> **Texte choisi**:
Article 2 : La présente décision sera notifiée au garde des sceaux, ministre de la justice, qui est chargé d'en assurer l'exécution.

> **Activité**: Recopiez en entier le texte choisi sur la notification de la décision, sans rien y changer. Servez-vous uniquement du texte choisi.

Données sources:
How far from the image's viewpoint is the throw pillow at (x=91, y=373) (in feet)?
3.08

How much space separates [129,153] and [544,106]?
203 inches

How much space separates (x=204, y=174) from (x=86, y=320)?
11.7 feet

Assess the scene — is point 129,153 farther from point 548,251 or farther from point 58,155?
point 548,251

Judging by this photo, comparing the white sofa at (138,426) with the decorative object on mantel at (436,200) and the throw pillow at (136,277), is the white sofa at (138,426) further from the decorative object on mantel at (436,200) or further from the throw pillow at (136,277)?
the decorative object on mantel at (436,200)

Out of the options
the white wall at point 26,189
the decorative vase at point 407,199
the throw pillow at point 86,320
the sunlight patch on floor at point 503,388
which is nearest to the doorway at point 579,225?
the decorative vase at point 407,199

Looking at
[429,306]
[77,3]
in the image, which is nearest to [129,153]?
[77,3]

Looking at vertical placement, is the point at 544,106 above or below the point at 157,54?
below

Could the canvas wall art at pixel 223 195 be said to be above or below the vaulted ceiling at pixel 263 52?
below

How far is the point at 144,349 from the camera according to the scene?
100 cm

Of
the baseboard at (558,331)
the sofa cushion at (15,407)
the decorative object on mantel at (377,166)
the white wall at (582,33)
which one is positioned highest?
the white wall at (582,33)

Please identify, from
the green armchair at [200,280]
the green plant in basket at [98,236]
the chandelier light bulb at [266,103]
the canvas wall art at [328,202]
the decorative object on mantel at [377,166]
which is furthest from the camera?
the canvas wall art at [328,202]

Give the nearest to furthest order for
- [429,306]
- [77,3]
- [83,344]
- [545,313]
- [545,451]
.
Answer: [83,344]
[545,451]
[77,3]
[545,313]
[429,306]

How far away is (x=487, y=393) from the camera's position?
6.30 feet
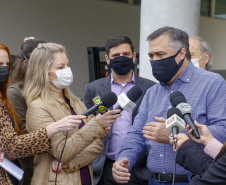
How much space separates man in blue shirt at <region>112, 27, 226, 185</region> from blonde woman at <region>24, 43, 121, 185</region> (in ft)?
0.95

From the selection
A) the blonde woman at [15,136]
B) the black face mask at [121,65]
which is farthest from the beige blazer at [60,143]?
the black face mask at [121,65]

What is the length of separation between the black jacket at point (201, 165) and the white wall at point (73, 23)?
10.5m

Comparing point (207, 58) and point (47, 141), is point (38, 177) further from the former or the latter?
point (207, 58)

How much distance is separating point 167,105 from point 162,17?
367 cm

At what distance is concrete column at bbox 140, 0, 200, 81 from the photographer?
643 cm

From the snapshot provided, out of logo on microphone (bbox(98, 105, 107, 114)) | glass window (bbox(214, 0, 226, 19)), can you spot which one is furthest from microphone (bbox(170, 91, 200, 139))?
glass window (bbox(214, 0, 226, 19))

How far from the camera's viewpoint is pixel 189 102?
2.87 meters

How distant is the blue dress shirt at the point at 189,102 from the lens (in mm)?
2783

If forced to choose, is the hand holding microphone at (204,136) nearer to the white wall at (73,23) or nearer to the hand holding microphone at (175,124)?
the hand holding microphone at (175,124)

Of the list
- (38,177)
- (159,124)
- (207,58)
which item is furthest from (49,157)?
(207,58)

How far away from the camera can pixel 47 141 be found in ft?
9.52

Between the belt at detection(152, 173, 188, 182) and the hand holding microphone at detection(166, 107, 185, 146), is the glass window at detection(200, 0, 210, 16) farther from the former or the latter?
the hand holding microphone at detection(166, 107, 185, 146)

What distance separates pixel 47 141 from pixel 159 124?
83cm

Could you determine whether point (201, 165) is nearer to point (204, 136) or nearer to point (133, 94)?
point (204, 136)
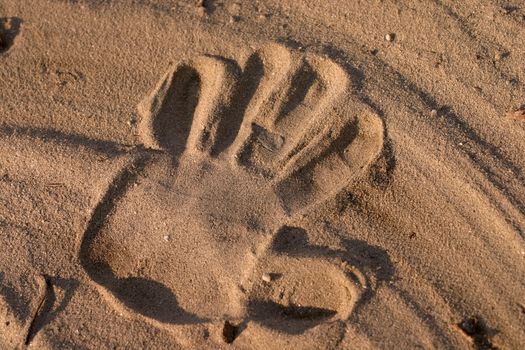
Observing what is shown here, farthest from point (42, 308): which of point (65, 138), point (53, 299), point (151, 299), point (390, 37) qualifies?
point (390, 37)

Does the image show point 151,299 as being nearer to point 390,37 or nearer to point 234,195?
point 234,195

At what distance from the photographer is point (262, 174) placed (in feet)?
9.12

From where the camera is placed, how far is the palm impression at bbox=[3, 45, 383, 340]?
2652 millimetres

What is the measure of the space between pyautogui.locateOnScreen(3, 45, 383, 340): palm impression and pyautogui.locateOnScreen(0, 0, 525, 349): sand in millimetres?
10

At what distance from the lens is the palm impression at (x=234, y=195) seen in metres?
2.65

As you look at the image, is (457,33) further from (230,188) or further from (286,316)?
(286,316)

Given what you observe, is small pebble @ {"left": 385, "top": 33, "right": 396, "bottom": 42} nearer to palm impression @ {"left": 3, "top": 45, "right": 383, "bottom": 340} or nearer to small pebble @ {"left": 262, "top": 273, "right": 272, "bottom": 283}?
palm impression @ {"left": 3, "top": 45, "right": 383, "bottom": 340}

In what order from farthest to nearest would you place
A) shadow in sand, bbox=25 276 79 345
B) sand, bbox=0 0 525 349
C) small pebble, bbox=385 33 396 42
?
small pebble, bbox=385 33 396 42, shadow in sand, bbox=25 276 79 345, sand, bbox=0 0 525 349

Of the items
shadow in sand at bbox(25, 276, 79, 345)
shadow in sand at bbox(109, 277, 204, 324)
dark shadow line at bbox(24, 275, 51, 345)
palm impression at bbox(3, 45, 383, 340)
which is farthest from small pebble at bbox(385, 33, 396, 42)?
dark shadow line at bbox(24, 275, 51, 345)

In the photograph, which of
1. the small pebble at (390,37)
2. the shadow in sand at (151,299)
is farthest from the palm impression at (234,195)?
the small pebble at (390,37)

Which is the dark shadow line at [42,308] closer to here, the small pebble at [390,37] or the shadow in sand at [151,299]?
the shadow in sand at [151,299]

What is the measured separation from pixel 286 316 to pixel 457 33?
1763 mm

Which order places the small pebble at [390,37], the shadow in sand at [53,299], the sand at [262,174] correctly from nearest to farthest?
the sand at [262,174] < the shadow in sand at [53,299] < the small pebble at [390,37]

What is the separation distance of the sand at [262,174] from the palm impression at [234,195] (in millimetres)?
10
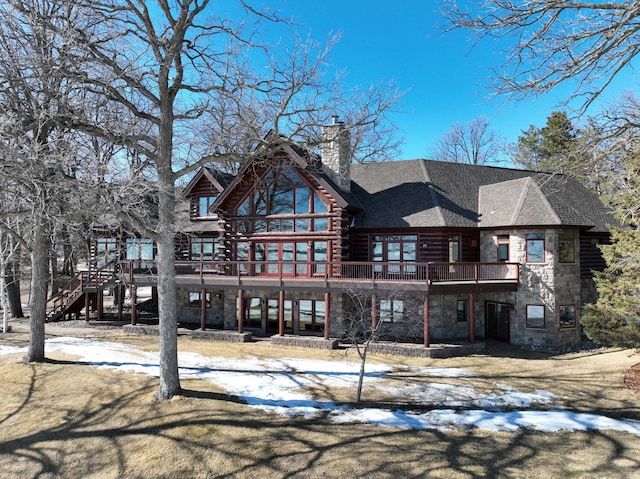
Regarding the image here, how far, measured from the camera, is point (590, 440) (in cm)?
890

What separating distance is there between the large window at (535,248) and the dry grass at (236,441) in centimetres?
693

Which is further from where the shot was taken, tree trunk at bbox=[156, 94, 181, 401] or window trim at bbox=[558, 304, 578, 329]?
window trim at bbox=[558, 304, 578, 329]

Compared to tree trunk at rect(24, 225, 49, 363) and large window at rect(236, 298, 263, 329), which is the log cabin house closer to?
large window at rect(236, 298, 263, 329)

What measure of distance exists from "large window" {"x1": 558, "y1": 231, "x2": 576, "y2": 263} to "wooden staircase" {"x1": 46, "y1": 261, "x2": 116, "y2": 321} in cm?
2349

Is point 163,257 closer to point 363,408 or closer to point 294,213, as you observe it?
point 363,408

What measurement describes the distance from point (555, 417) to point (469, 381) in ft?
10.8

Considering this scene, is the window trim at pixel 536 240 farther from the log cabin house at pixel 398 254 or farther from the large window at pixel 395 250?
the large window at pixel 395 250

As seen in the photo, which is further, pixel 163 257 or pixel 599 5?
pixel 163 257

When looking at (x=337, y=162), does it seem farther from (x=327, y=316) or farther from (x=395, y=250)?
(x=327, y=316)

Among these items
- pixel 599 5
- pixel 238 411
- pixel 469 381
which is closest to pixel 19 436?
pixel 238 411

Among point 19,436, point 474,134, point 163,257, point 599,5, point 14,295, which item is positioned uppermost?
point 474,134

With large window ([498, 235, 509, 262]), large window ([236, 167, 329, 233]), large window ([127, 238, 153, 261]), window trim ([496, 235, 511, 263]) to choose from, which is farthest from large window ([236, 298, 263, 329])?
large window ([498, 235, 509, 262])

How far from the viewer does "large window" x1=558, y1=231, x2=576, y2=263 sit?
61.5ft

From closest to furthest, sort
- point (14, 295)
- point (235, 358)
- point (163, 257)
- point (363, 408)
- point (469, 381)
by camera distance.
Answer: point (363, 408), point (163, 257), point (469, 381), point (235, 358), point (14, 295)
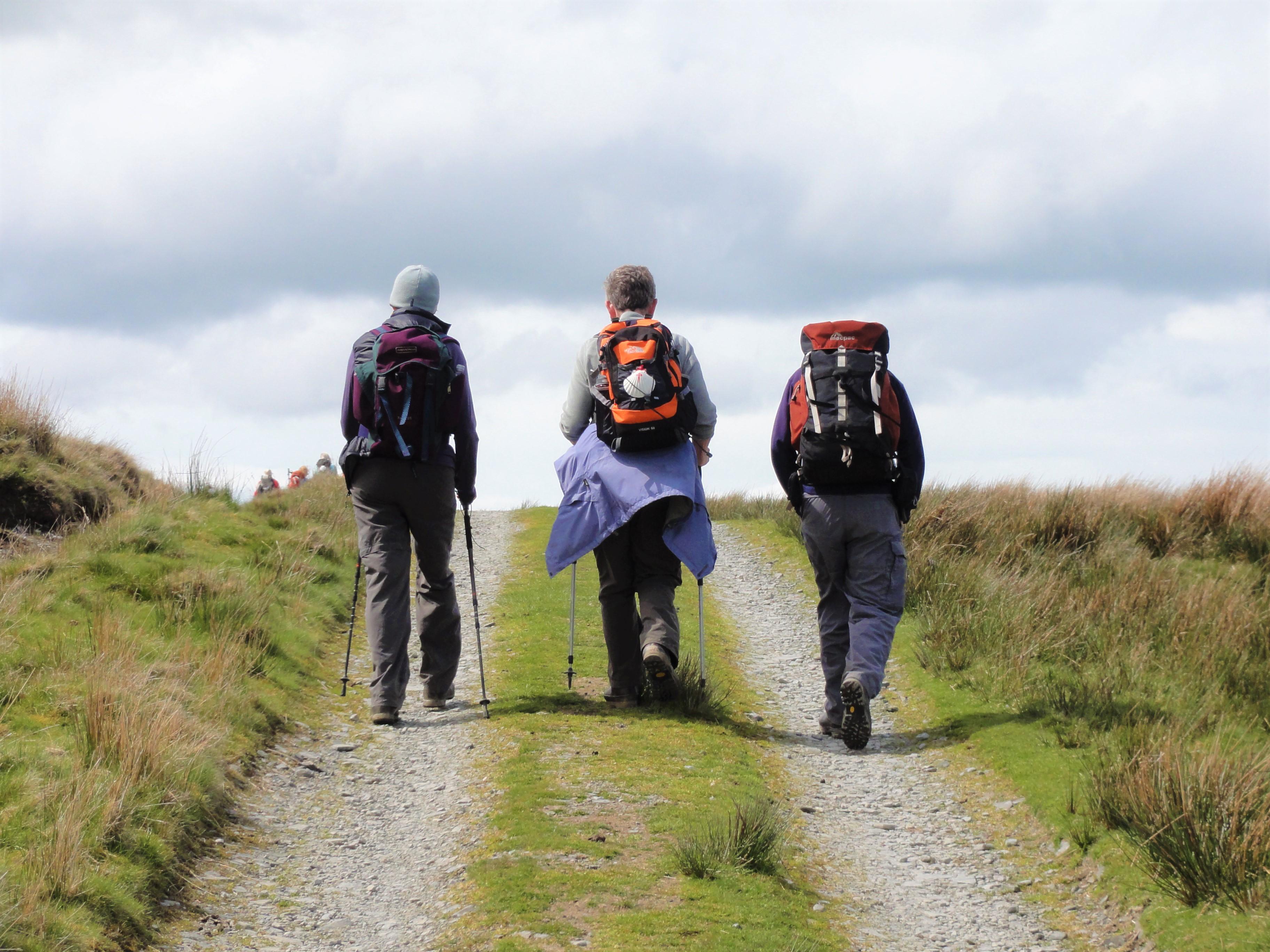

> **Résultat**:
Article 2 : La présente décision sera notifiée au garde des sceaux, ministre de la justice, qui est chargé d'en assurer l'exécution.